### Assigned task
Output only the lines below that start at the line containing "Прочитайте ребёнку пары" and end at the line containing "Mini | 2,00 |", with both ends kept.

### Records provided

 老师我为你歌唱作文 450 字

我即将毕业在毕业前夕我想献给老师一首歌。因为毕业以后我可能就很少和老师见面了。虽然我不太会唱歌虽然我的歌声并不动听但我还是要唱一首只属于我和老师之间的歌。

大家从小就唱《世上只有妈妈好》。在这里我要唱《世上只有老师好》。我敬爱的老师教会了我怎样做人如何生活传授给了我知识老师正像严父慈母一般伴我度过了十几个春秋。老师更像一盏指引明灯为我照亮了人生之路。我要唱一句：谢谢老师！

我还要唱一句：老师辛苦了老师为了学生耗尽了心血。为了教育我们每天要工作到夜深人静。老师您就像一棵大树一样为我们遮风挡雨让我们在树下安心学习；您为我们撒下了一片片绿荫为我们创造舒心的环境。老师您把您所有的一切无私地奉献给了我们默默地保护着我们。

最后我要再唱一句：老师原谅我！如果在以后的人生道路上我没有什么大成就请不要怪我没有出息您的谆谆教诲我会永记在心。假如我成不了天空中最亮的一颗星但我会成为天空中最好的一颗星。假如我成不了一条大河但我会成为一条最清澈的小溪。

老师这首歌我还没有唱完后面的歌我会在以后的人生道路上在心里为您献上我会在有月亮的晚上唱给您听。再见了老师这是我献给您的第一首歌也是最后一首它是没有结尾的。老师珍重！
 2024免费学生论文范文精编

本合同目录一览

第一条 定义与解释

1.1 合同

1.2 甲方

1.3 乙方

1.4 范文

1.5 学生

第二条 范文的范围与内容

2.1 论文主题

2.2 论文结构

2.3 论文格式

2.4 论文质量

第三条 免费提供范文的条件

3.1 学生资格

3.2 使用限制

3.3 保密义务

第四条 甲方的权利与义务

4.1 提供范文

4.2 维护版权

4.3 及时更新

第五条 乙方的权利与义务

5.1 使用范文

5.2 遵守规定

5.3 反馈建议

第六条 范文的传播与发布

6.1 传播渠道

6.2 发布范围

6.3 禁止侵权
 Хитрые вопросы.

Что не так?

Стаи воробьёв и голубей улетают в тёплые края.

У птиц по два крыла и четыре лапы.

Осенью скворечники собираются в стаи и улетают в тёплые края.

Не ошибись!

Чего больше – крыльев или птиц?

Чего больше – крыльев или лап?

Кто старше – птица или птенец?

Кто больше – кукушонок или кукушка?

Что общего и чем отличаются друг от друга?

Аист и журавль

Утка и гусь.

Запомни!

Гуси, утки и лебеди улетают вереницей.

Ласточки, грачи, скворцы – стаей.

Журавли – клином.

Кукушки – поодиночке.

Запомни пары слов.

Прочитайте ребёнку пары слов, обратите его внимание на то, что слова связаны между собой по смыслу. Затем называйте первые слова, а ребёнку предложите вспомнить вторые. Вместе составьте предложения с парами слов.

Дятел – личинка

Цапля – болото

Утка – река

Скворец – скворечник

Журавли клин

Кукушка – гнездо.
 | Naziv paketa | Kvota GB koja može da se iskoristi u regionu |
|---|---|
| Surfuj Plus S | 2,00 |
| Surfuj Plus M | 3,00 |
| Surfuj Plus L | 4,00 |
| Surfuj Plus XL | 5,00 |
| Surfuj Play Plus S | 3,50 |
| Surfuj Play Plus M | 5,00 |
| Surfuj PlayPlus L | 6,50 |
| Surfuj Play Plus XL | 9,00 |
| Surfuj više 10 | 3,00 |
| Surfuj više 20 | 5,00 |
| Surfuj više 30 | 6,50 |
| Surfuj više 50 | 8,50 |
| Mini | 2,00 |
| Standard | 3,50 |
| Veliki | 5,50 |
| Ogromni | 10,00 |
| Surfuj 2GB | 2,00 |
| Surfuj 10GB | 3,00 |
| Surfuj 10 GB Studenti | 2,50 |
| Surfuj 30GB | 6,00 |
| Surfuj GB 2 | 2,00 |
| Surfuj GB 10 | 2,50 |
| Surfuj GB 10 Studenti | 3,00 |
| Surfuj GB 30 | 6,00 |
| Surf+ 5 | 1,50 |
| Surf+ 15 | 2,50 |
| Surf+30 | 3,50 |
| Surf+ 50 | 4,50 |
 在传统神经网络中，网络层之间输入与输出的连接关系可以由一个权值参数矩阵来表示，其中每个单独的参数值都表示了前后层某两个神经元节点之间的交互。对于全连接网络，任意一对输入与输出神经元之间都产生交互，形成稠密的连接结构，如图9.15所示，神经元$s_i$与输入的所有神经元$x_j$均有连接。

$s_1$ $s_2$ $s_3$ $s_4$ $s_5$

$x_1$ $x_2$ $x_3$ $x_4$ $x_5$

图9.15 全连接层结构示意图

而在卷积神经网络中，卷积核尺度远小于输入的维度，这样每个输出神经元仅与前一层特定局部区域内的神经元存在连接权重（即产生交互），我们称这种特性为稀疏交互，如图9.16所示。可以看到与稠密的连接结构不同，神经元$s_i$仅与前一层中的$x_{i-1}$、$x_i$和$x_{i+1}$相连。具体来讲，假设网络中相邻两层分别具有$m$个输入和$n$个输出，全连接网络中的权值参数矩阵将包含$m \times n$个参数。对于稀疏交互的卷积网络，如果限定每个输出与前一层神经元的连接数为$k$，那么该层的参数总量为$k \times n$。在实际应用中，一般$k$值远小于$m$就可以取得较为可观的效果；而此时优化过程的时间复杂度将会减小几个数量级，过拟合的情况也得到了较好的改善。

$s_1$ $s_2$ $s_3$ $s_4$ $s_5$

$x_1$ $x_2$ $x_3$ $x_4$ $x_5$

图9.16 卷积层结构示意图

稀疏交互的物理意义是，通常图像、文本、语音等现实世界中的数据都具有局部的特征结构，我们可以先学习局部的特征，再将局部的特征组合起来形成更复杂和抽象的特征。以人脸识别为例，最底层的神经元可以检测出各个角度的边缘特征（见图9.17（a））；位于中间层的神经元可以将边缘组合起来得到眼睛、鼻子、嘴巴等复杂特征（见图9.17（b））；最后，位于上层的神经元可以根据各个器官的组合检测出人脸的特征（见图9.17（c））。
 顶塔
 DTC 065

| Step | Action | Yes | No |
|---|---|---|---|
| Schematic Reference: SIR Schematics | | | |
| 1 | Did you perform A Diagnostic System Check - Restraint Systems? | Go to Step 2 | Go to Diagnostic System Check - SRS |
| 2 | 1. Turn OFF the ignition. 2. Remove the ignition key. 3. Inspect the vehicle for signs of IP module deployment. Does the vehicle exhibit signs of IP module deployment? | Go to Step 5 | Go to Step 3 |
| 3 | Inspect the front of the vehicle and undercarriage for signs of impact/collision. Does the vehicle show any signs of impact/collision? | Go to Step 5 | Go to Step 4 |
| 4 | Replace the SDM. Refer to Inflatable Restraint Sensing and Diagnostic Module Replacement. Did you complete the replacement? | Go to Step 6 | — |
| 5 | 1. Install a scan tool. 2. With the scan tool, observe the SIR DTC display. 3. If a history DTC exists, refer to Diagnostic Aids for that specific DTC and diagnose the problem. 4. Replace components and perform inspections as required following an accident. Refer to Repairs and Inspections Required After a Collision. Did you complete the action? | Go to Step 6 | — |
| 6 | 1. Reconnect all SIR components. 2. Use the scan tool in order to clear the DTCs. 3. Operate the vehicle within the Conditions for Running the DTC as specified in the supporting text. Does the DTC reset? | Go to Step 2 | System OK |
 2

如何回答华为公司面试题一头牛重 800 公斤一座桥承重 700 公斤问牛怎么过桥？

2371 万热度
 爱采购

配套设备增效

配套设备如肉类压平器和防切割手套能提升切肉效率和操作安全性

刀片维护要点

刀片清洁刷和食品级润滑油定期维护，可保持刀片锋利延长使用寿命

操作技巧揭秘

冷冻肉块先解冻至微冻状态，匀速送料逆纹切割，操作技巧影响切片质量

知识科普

### Solution
Прочитайте ребёнку пары слов, обратите его внимание на то, что слова связаны между собой по смыслу. Затем называйте первые слова, а ребёнку предложите вспомнить вторые. Вместе составьте предложения с парами слов.

Дятел – личинка

Цапля – болото

Утка – река

Скворец – скворечник

Журавли клин

Кукушка – гнездо.
 | Naziv paketa | Kvota GB koja može da se iskoristi u regionu |
|---|---|
| Surfuj Plus S | 2,00 |
| Surfuj Plus M | 3,00 |
| Surfuj Plus L | 4,00 |
| Surfuj Plus XL | 5,00 |
| Surfuj Play Plus S | 3,50 |
| Surfuj Play Plus M | 5,00 |
| Surfuj PlayPlus L | 6,50 |
| Surfuj Play Plus XL | 9,00 |
| Surfuj više 10 | 3,00 |
| Surfuj više 20 | 5,00 |
| Surfuj više 30 | 6,50 |
| Surfuj više 50 | 8,50 |
| Mini | 2,00 |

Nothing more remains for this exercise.